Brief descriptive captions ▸
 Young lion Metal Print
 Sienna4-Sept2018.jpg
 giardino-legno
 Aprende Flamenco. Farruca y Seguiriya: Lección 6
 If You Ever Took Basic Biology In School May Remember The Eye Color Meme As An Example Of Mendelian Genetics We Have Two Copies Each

Task statement ▸ Each line in the data is to be written out precisely.

Completed exercise ▸
 Young lion Metal Print
 Sienna4-Sept2018.jpg
 giardino-legno
 Aprende Flamenco. Farruca y Seguiriya: Lección 6
 If You Ever Took Basic Biology In School May Remember The Eye Color Meme As An Example Of Mendelian Genetics We Have Two Copies Each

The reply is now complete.